The Board considered that the Facebook site of an advertiser is a marketing communication tool over which the advertiser has a reasonable degree of control and could be considered to draw the attention of a segment of the public to a product in a manner calculated to promote or oppose directly or indirectly that product. The Board determined that the provisions of the Code apply to an advertiser’s Facebook page. As a Facebook page can be used to engage with customers, the Board further considered that the Code applies to the content generated by the advertisers as well as material or comments posted by users or friends.
The upshot is – don’t just keep yourself nice, ensure that the company you keep online on is equally as well behaved.
Decisions made by this board are not legally enforceable. However, the ACCC supported the Board’s ruling warning that ‘large’ companies that did not remove false and misleading comments from their brands’ Facebook pages within 24 hours face potential court action. More on the ACCC decision here.
So why the online gnashing of teeth?
The gnashing has come from two very polarised camps. Those concerned about the increased resourcing that these decisions would thrust upon businesses (especially SMEs) and those who were concerned that this kind of regulation would impact the freedom of speech we enjoy via user-generated digital content.

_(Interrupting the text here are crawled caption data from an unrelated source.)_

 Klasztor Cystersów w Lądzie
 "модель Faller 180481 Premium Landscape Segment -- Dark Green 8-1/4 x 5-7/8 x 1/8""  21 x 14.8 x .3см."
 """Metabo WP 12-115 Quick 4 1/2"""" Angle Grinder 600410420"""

Fundamentally the ruling does not fly in the face of what an organisation should wish to achieve with its online presence. A Facebook page is an extension of its brand and the nature of the conversations held on the page is also a direct reflection of this. Anyone who invests time engaging with your online presence whether it be liking a page, providing feedback or sharing your content is supporting your organisation to some degree – being a brand ambassador. Why would you want someone making racist, homophobic or discriminatory comments linked to your brand? Organisations have control over the content that is placed on their pages. Get them off as soon as possible using your ‘online community guidelines’ as a point of reference.

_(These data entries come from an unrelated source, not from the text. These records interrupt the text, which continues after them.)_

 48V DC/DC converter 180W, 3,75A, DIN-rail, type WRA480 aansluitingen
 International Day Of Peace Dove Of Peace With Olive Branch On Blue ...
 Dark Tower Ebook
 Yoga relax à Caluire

Online community guidelines are an important foundation of every Facebook page, providing those interacting with the site an explicit list of acceptable and non-acceptable behaviours. This provides an easy point of reference to manage all unacceptable online behaviour. (This is not to be confused with deleting feedback of which the organisation is not proud.)
A community manager should always monitor the commentary on their online platforms also. This is not only to ensure that we rid our pages of unsavory types but to suck up all the good stuff – feedback, support, critiques and ideas. There are simple tools to ensure that these activities are not resource intensive.

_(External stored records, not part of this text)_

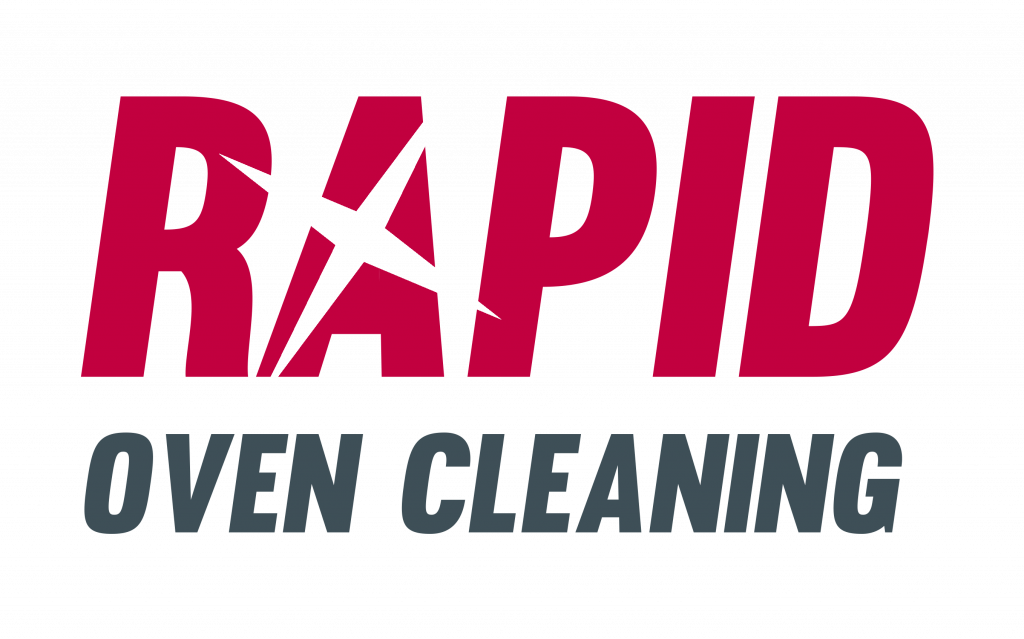 Rapid Oven Cleaning Logo
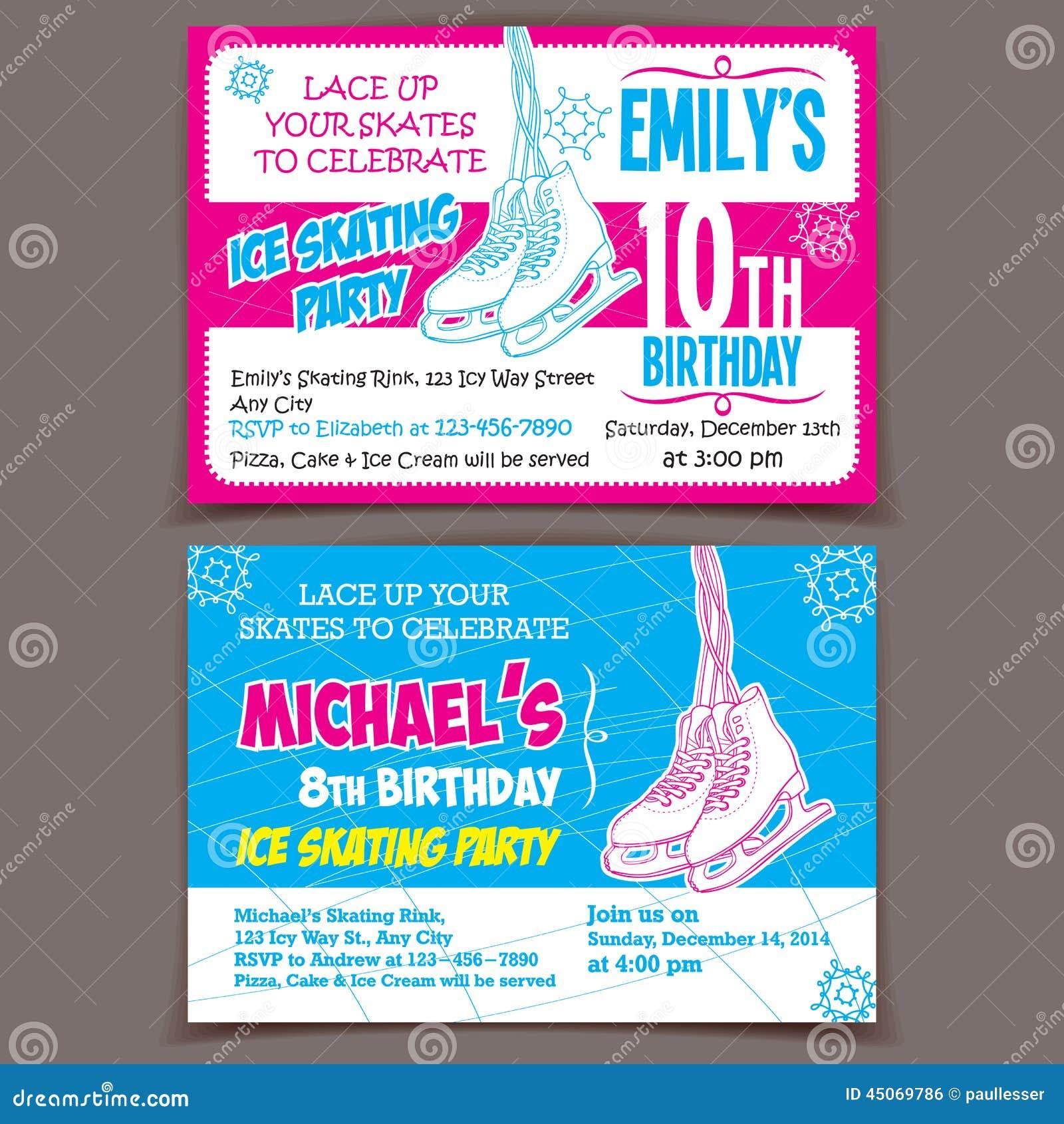 printable girl birthday invitation cards - Kardas.klmphotography.co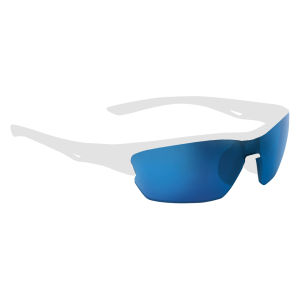 Salice 011 Sports Sunglasses Spare Lens RW - Blue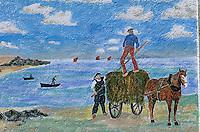 Europe/France/Bretagne/29/Finistère/Saint-Pierre-Penmarc'h: Mur peint représentant des scènes de la vie bigoudenne ramassage des Algues par les goémoniers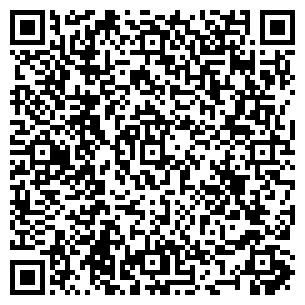 QR-код с контактной информацией организации MN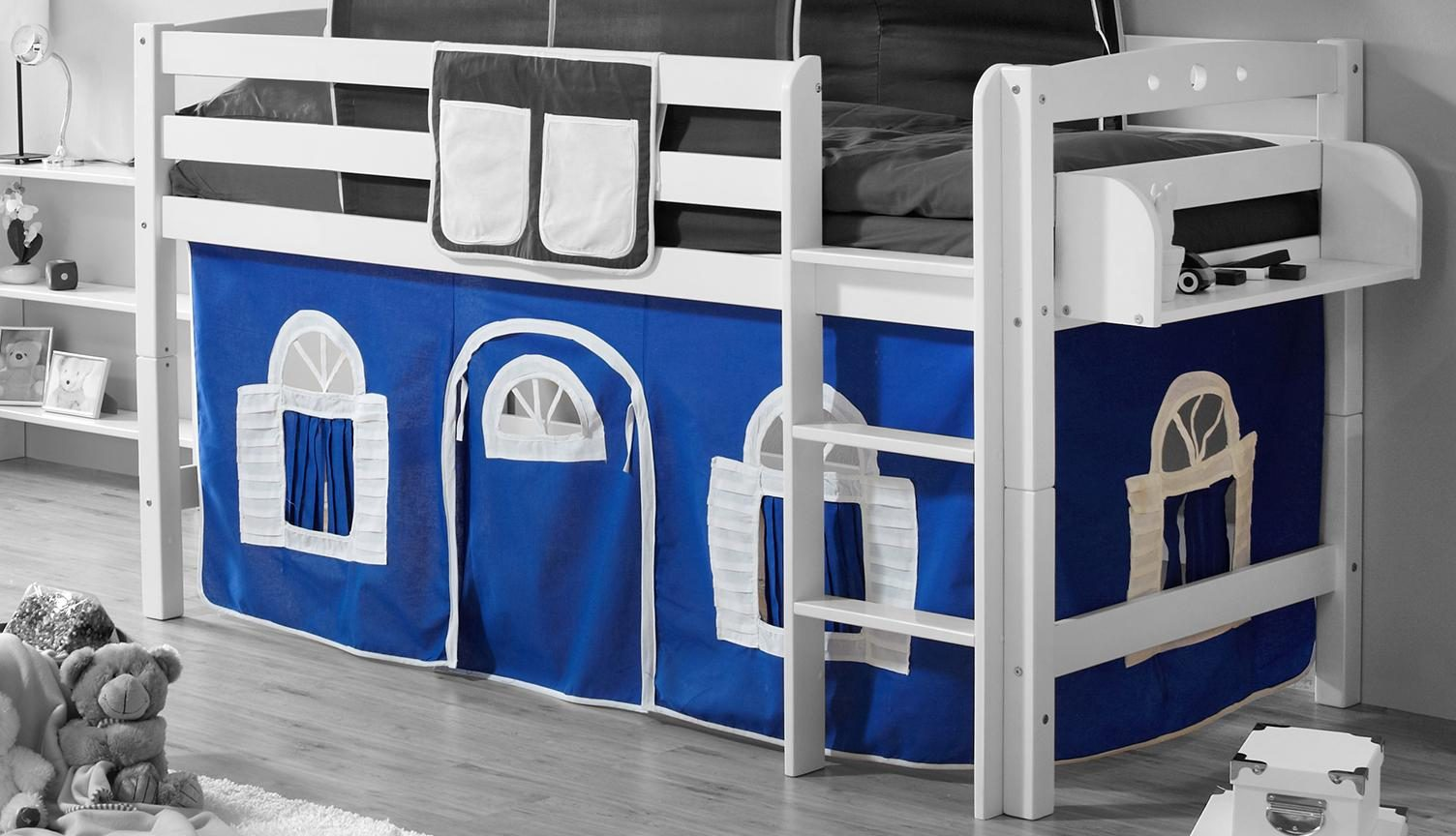 Ticaa Etagenbett Vorhang : Ticaa hochbett malte kiefer weiß goal inkl vorhang amazon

There are few instances where common sense does not prevail in the world of social media and this is another example.
The most challenging aspect of this issue for me was not around the rulings surrounding this case but the fact that the Advertising Standards Board now consider a Facebook page as ‘advertising’. This is a considerable shift from what I consider to be an advertisement. These to me form part of the right hand column of my view on Facebook (normally telling me that I am une femme d’un certain âge and now require some kind of beauty serum). Is the way we use both text and multi media to develop online conversations around a brand really advertising? Is this the evolution of advertising? What do you think?